What the task asks:
Convert all of the data below into a JSON list of strings with one string per line. Skip blank lines and omit the pictures.

Rows from a dataset on spatial reasoning:
▬▬▬
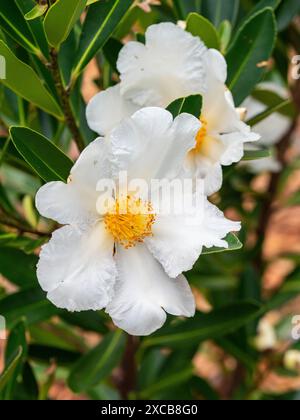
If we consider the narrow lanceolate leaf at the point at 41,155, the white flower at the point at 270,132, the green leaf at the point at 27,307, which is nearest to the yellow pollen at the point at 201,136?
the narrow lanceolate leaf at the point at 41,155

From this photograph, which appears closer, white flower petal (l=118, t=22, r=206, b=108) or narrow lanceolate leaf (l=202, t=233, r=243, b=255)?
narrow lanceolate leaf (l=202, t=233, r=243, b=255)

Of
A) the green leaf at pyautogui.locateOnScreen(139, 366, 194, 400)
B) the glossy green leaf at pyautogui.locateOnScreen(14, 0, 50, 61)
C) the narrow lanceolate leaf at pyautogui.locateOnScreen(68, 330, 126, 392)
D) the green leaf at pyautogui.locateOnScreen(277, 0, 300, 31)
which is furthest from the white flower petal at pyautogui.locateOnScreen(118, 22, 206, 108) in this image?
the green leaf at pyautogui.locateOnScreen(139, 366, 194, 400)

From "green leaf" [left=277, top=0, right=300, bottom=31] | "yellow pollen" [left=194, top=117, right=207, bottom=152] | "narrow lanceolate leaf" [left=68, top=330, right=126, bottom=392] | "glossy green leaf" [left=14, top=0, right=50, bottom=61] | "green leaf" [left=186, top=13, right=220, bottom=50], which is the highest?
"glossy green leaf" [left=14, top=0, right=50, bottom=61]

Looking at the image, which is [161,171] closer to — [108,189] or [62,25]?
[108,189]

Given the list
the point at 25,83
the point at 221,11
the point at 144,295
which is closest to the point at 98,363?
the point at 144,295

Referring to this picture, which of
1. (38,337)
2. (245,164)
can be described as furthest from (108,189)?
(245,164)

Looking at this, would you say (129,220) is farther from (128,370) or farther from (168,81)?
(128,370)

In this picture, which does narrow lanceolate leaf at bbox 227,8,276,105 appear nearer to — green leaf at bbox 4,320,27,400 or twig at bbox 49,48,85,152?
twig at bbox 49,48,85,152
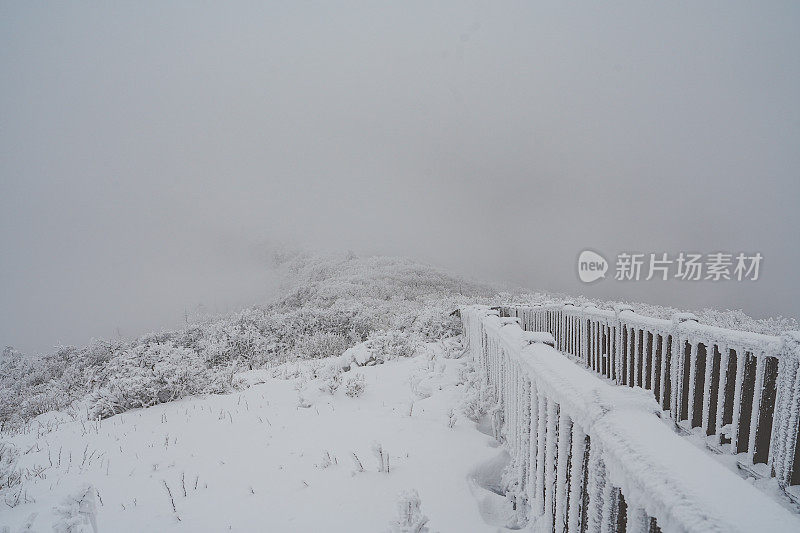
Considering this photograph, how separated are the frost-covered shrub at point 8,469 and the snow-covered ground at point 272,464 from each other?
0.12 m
▬▬▬
Expected output:
[
  "If we consider the narrow lanceolate leaf at the point at 41,155, the white flower at the point at 270,132, the green leaf at the point at 27,307, which is nearest to the yellow pollen at the point at 201,136?",
  "the narrow lanceolate leaf at the point at 41,155",
  "From this photograph, which appears closer, white flower petal (l=118, t=22, r=206, b=108) or narrow lanceolate leaf (l=202, t=233, r=243, b=255)?",
  "narrow lanceolate leaf (l=202, t=233, r=243, b=255)",
  "Of",
  "A) the green leaf at pyautogui.locateOnScreen(139, 366, 194, 400)",
  "B) the glossy green leaf at pyautogui.locateOnScreen(14, 0, 50, 61)",
  "C) the narrow lanceolate leaf at pyautogui.locateOnScreen(68, 330, 126, 392)",
  "D) the green leaf at pyautogui.locateOnScreen(277, 0, 300, 31)",
  "which is furthest from the white flower petal at pyautogui.locateOnScreen(118, 22, 206, 108) in this image?",
  "the green leaf at pyautogui.locateOnScreen(139, 366, 194, 400)",
  "From \"green leaf\" [left=277, top=0, right=300, bottom=31] | \"yellow pollen\" [left=194, top=117, right=207, bottom=152] | \"narrow lanceolate leaf\" [left=68, top=330, right=126, bottom=392] | \"glossy green leaf\" [left=14, top=0, right=50, bottom=61] | \"green leaf\" [left=186, top=13, right=220, bottom=50], which is the highest?",
  "\"glossy green leaf\" [left=14, top=0, right=50, bottom=61]",
  "Looking at the image, which is [161,171] closer to — [108,189] or [62,25]?",
  "[108,189]",
  "Given the list",
  "the point at 25,83",
  "the point at 221,11",
  "the point at 144,295",
  "which is closest to the point at 98,363?",
  "the point at 144,295",
  "Referring to this picture, which of",
  "1. (38,337)",
  "2. (245,164)",
  "can be described as furthest from (108,189)?",
  "(245,164)",
  "Looking at this, would you say (129,220) is farther from (128,370) or farther from (168,81)?",
  "(128,370)",
  "In this picture, which does narrow lanceolate leaf at bbox 227,8,276,105 appear nearer to — green leaf at bbox 4,320,27,400 or twig at bbox 49,48,85,152?",
  "twig at bbox 49,48,85,152",
  "Considering this photograph, how separated are the frost-covered shrub at point 8,469 and the snow-covered ground at point 272,464 from each other?",
  "0.12 m"
]